In [11]:
import numpy as np
import matplotlib.pyplot as plt
from keras.models import Sequential
from keras.layers import Dense
from keras.optimizers import Adam

class TicTacToe:
    def __init__(self, size=3):
        self.size = size
        self.board = np.zeros((size, size))
        self.current_player = 1

    def reset(self):
        self.board = np.zeros((self.size, self.size))
        self.current_player = 1

    def is_winner(self, player):
        for i in range(self.size):
            if np.all(self.board[i, :] == player) or np.all(self.board[:, i] == player):
                return True
        if np.all(np.diag(self.board) == player) or np.all(np.diag(np.fliplr(self.board)) == player):
            return True
        return False

    def is_full(self):
        return np.all(self.board != 0)

    def step(self, action):
        x, y = action
        self.board[x, y] = self.current_player
        reward = 0
        if self.is_winner(self.current_player):
            reward = 1  # Current player wins
        elif self.is_full():
            reward = 0.5  # Draw
        self.current_player *= -1  # Switch player
        return reward

class FunctionApproximationAgent:
    def __init__(self):
        self.model = self.build_model()
        self.epsilon = 0.1  # Exploration rate
        self.alpha = 0.1    # Learning rate

    def build_model(self):
        model = Sequential()
        model.add(Dense(64, input_dim=9, activation='relu'))  # 3x3 board flattened
        model.add(Dense(64, activation='relu'))
        model.add(Dense(9, activation='linear'))  # Output Q-values for each action (cell)
        model.compile(optimizer=Adam(learning_rate=0.001), loss='mse')

        return model

    def get_state_key(self, state):
        return state.flatten()

    def choose_action(self, state):
        if np.random.rand() < self.epsilon:
            available_actions = np.argwhere(state == 0)  # Choose random available action
            action_index = np.random.choice(len(available_actions))
            return tuple(available_actions[action_index])
        else:
            state_key = self.get_state_key(state)
            q_values = self.model.predict(state_key.reshape(1, -1), verbose=0)[0]
            available_actions = np.argwhere(state.flatten() == 0).flatten()
            action = available_actions[np.argmax(q_values[available_actions])]
            return (action // 3, action % 3)

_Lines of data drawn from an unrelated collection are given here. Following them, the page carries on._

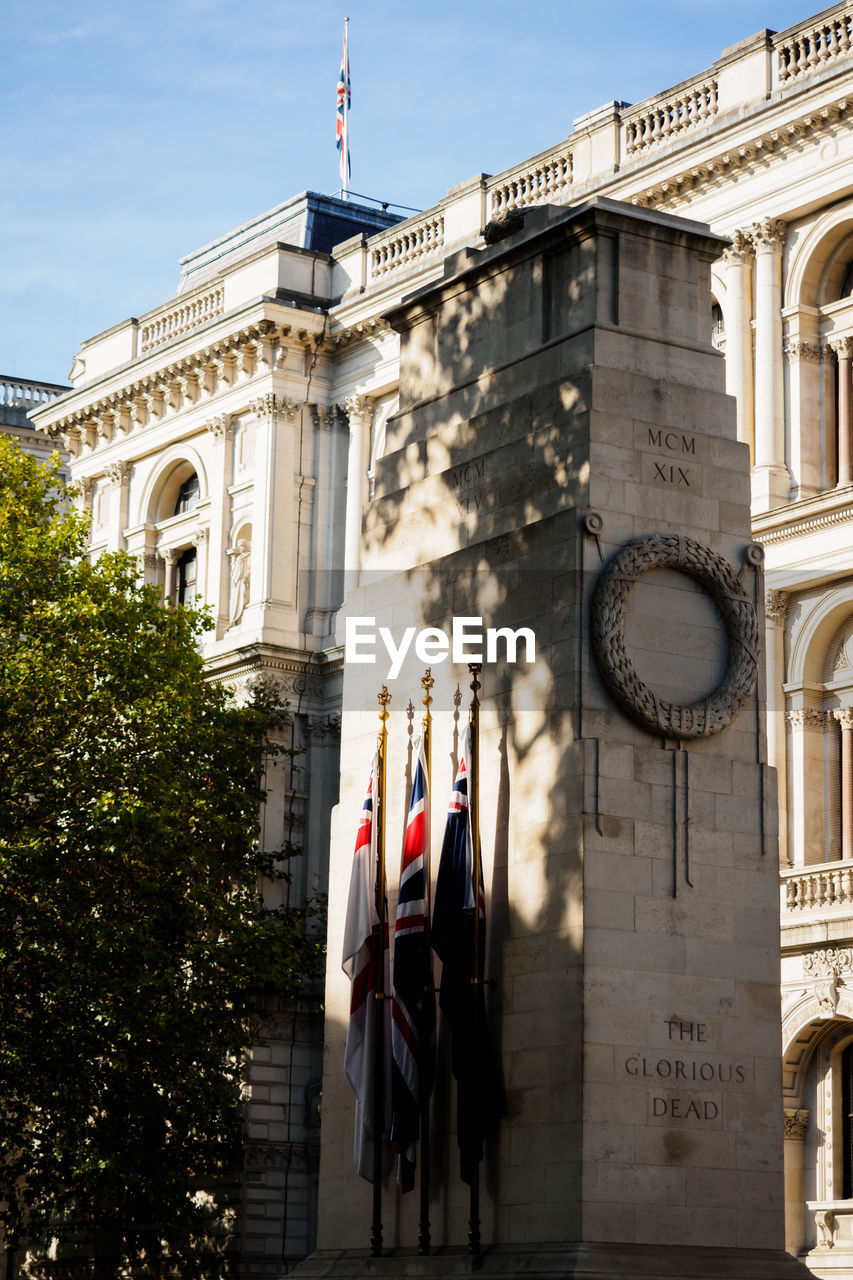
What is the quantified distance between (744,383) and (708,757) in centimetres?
2188

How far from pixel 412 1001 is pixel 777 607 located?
66.6 ft

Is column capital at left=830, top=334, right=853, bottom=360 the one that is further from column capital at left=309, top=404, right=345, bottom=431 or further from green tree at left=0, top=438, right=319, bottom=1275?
column capital at left=309, top=404, right=345, bottom=431

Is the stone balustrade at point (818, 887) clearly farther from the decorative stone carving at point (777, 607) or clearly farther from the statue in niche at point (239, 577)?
the statue in niche at point (239, 577)

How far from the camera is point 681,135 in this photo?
45344 mm

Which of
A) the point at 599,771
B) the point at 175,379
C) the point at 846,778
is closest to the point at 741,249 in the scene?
the point at 846,778

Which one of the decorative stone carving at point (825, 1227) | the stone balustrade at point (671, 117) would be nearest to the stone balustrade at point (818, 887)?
the decorative stone carving at point (825, 1227)

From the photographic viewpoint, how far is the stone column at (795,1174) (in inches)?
1505

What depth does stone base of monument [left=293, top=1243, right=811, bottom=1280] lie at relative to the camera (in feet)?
65.4

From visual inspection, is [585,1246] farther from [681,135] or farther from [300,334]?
[300,334]

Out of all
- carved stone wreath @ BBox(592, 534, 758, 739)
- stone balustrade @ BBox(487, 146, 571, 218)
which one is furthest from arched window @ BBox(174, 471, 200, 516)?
carved stone wreath @ BBox(592, 534, 758, 739)

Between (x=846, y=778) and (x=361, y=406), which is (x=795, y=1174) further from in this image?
(x=361, y=406)

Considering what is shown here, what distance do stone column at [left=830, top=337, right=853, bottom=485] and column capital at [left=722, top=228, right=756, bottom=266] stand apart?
2.38 meters

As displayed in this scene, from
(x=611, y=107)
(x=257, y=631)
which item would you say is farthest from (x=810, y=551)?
(x=257, y=631)

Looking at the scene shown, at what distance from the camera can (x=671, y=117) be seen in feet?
151
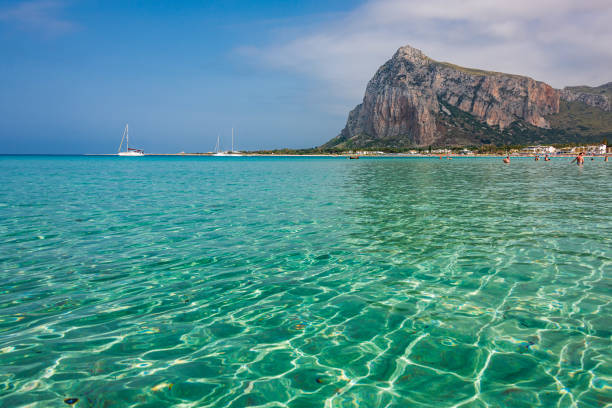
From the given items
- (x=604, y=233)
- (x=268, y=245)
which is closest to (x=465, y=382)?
(x=268, y=245)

    def learn(self, state, action, reward, next_state):
        state_key = self.get_state_key(state)
        next_state_key = self.get_state_key(next_state)
        
        # Predict Q-values for the current state
        q_values = self.model.predict(state_key.reshape(1, -1), verbose=0)[0]
        
        # Predict Q-values for the next state
        next_q_values = self.model.predict(next_state_key.reshape(1, -1), verbose=0)[0]

        # Update Q-value for the taken action
        action_index = action[0] * 3 + action[1]
        q_values[action_index] += self.alpha * (reward + np.max(next_q_values) - q_values[action_index])
        
        # Train the model with the updated Q-values
        self.model.fit(state_key.reshape(1, -1), q_values.reshape(1, -1), verbose=0)

def train_agent(episodes):
    agent = FunctionApproximationAgent()
    wins = 0
    draws = 0

    for episode in range(episodes):
        game = TicTacToe()
        game.reset()
        while True:
            state = game.board.copy()
            action = agent.choose_action(state)
            reward = game.step(action)

            next_state = game.board.copy()
            agent.learn(state, action, reward, next_state)

            if reward == 1:  # Current player wins
                wins += 1
                break
            elif reward == 0.5:  # Draw
                draws += 1
                break

    return wins, draws

def main():
    episodes = 100
    wins, draws = train_agent(episodes)
    total_games = wins + draws
    win_rate = wins / total_games if total_games > 0 else 0
    print(f"Win rate for the agent: {win_rate:.2f}")

if __name__ == "__main__":
    main()


Win rate for the agent: 0.94